I needed someone whom I could spiritually connect with, someone whom I could carry on an interesting conversation with. So of course, I went to Christian Mingle where I met people with usernames like BoazLookingforRuth14 or LookingForMySecondCord35 (not even kidding). Despite the biblical monikers, I was disappointed to find that most of the men were no different from the ones on OkCupid or Tinder, despite the “Christian” angle. I did get the occasional churchy dude who was too much for my blood, as well as the Sunday Only saints. All in all, I was not too intrigued.
Not long after setting up these different profiles and trying to give this new way of dating a chance, I found myself completely over it.
You spend hours filling out these profiles, answering so many questions about your personal business in the hopes of meeting the right person. Or, if you are lucky, at least meeting people who will hold your interest long enough to consider even meeting them in person, but in my case, you find nothing satisfying. Where was the love at first “meet”? Where was the instant chemistry from those Match.com commercials? The cheesy smiles and flattering pick-up lines? I realized that online dating doesn’t work for most of the same reasons that traditional dating doesn’t, and that’s because there is a lack of time to really evaluate what it is we are looking for. Are you looking for something that could potentially be long-term or just a fling? I came to the conclusion that what I was looking for wasn’t going to exist in my world via the web. I did not want everything laid out for me in a series of 1,000 questions. There was no excitement in getting to know someone if you already had all the answers to them. There was also the paranoia of getting catfished. I mean, think about it, you can be anybody you want to be on the web.

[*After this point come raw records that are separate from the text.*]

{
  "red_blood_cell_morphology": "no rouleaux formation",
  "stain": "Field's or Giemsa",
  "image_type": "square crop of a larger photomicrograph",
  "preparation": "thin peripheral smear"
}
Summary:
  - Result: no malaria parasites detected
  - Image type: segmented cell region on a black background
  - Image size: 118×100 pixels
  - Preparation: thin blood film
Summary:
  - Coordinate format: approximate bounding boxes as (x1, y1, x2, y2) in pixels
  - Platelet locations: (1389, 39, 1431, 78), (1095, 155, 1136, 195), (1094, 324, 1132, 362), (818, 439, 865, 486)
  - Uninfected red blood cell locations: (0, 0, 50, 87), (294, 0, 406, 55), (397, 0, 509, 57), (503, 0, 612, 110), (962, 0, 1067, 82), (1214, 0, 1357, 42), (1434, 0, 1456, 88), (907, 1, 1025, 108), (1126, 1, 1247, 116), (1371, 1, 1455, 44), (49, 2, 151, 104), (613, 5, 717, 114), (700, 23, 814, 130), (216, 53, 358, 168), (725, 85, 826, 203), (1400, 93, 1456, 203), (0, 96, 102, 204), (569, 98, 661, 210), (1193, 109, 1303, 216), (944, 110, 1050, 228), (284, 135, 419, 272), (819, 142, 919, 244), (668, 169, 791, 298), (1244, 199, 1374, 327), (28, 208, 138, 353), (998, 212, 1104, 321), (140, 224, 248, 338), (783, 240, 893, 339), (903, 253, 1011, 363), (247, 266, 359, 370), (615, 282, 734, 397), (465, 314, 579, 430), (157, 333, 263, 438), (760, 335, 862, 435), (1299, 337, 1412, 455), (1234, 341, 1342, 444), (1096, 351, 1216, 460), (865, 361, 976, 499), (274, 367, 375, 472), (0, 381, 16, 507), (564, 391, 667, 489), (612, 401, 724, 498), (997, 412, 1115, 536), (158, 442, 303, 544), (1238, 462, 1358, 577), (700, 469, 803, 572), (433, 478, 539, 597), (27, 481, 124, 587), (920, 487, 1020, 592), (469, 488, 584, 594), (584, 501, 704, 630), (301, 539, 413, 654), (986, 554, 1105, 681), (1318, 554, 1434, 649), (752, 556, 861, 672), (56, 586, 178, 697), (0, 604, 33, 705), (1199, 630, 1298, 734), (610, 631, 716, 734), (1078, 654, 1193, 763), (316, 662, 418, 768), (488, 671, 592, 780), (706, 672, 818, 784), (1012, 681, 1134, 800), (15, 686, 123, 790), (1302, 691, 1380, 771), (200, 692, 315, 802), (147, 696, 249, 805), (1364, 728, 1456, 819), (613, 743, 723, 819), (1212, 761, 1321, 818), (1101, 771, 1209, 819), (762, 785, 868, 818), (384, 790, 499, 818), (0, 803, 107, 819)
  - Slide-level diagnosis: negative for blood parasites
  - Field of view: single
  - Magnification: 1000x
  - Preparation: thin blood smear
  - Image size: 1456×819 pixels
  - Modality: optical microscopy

I began to miss and even prefer the mystery of being approached by a complete stranger whom I found attractive. I missed the few moments of discernment I had to use to decide whether or not I would give him my number. I missed planning dates rather than spending months talking online or on the phone, but never “seeing” each other. I missed the assurance of knowing I am giving my phone number to a genuine person rather than someone I barely know who I’ll end up curving eventually. I am an analog girl when it comes to finding love, so online dating is not really for me. However, in this new age, there are ways to build a solid profile that could still attract some genuine people. It involves the same honesty you should have when meeting someone face to face. It involves the things I did not get from the fellas I encountered online…
You can start by being upfront with what you are seeking. This allows those who are looking for similar things to message you while those looking for something entirely different can easily skip over you. Be specific when answering questions. If the question asks what your favorite hobbies are, share a memory. Be consistent when engaging someone. Don’t log on once, have a good conversation with someone and then fail to log in again for a few weeks or even another month. This is the quickest way for someone to lose interest. Also, please, take advantage of spell check. Use proper grammar. I know we all make mistakes, but if he or she is saying, “U is beautiful” or their introduction to you is “What’s gud ma.” then just take that as a red flag and keep it moving. Also, keep your answers short and sweet and straight to the point. No one wants to sit and read a profile that looks like a graduate thesis. People tend to be more visual when it comes to online reading, so don’t forget to make sure that your pictures are presentable, clear, and show your fun personality (if you have one).
Online dating is tricky, and for me, a little too impersonal. However, I know that some have had luck meeting a special someone through such means. What has your experience been if you’ve tried it?